━━━ TEXT EXCERPT ━━━

I recently realized that there is a problem that has kept cropping up regularly in my code for the last few months: transform a sequence of words in a comma separated list. Not a big issue in itself, but I find it interesting for two reasons: first, it is almost impossible to specify a solution that matches the regularity and simplicity of the expected outcome; second, it’s a good test case for checking how well different languages support writing a generic solution.
I have to confess that I wouldn’t have given it much thought if this wasn’t a kind of problem that really irks my sense of aesthetics; what you want is something as simple as:
string1, string2, string3
A very plain sequence, without any exception or special case. Yet when you try to code it you can’t avoid making a special case of either the first or the last string, as in this Python function:
def insert_separator1(l):
ret = l[0]
for s in l[1:]:
ret += ", "
ret += s
return ret
Otherwise you have to insert a conditional inside the loop, which conceptually you should only need to compute once, as in this alternative Python implementation:
def insert_separator2(l):
ret = ""
first = True
for s in l:
if first:
first = False
else:
ret += ", "
ret += s
return ret
By the way, I’m well aware that Python’s standard library provides a ready-made solution:
print ", ".join([ "string1", "string2", "string3" ])
While Python is very convenient to expose programming concepts, the code where this little problem keeps coming up is actually written in C#. This language also has a library solution, which is very similar to Python’s:
using System;
class InsertSeparator1
{
static void Main(string[] args)

━━━

**TO BE DONE:** In the text on joining words with commas, take the stretch starting at "While Python is" and ending at "void Main(string[] args)", and change "C#" to "Java" throughout it.

━━━ EXTRACTED DATA ━━━

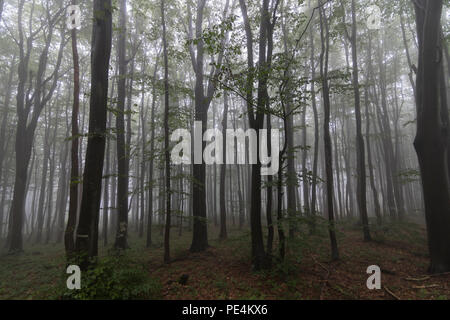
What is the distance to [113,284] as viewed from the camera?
4.45m

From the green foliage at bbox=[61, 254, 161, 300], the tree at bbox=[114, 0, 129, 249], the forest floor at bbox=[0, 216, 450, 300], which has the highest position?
the tree at bbox=[114, 0, 129, 249]

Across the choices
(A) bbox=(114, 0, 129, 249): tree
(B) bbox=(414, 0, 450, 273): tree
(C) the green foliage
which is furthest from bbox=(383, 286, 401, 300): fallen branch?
(A) bbox=(114, 0, 129, 249): tree

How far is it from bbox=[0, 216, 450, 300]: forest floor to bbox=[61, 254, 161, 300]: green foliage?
0.44 metres

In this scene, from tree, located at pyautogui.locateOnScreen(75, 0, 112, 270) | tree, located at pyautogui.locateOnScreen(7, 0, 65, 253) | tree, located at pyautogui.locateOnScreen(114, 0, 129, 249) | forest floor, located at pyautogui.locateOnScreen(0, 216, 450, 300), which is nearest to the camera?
forest floor, located at pyautogui.locateOnScreen(0, 216, 450, 300)

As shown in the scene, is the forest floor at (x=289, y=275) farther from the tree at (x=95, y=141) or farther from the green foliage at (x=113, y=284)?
the tree at (x=95, y=141)

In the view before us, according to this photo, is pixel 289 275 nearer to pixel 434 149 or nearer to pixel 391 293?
pixel 391 293

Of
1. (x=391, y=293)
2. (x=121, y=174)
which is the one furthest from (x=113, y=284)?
(x=391, y=293)

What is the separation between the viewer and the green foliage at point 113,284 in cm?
418

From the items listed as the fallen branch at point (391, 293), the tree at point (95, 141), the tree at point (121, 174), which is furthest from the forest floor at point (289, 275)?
the tree at point (121, 174)

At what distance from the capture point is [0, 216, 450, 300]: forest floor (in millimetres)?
4863

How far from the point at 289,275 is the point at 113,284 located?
4.36 metres

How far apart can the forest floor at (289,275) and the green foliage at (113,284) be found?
0.44 meters

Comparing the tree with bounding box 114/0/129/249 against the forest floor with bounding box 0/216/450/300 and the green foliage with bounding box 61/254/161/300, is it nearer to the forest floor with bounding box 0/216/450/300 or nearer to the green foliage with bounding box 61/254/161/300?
the forest floor with bounding box 0/216/450/300
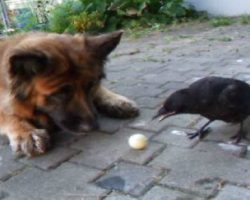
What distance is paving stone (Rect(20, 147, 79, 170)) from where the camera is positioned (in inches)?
107

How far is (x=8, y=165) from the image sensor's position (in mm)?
2797

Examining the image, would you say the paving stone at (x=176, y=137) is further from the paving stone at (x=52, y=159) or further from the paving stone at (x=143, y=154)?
the paving stone at (x=52, y=159)

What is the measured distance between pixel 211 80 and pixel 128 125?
2.55 ft

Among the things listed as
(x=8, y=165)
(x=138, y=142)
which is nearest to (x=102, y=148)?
(x=138, y=142)

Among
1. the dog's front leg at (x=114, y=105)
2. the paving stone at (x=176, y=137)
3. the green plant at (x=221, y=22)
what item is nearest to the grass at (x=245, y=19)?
the green plant at (x=221, y=22)

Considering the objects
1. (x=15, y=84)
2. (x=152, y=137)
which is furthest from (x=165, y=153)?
(x=15, y=84)

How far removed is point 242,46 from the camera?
610 cm

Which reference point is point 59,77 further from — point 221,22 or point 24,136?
point 221,22

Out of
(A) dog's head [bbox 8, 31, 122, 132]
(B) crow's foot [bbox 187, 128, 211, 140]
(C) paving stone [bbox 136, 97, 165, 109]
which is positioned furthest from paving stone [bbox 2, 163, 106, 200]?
(C) paving stone [bbox 136, 97, 165, 109]

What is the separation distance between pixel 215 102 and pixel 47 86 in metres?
1.07

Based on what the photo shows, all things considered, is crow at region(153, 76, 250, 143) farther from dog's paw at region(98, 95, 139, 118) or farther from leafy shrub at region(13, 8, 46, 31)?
leafy shrub at region(13, 8, 46, 31)

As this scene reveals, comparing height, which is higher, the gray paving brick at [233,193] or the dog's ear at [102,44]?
the dog's ear at [102,44]

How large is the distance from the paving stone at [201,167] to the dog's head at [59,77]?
1.91 ft

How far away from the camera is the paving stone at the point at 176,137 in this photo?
9.26ft
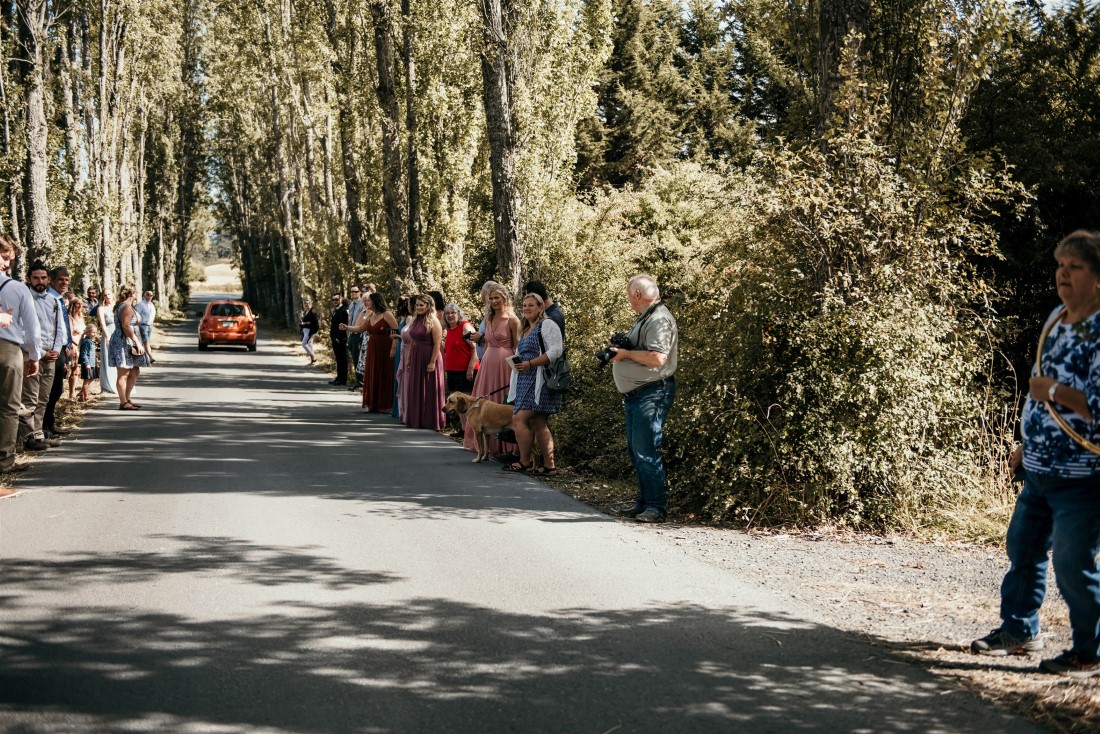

━━━

**OUTPUT FOR THIS TASK:**
While Python is very convenient to expose programming concepts, the code where this little problem keeps coming up is actually written in Java. This language also has a library solution, which is very similar to Python’s:
using System;
class InsertSeparator1
{
static void Main(string[] args)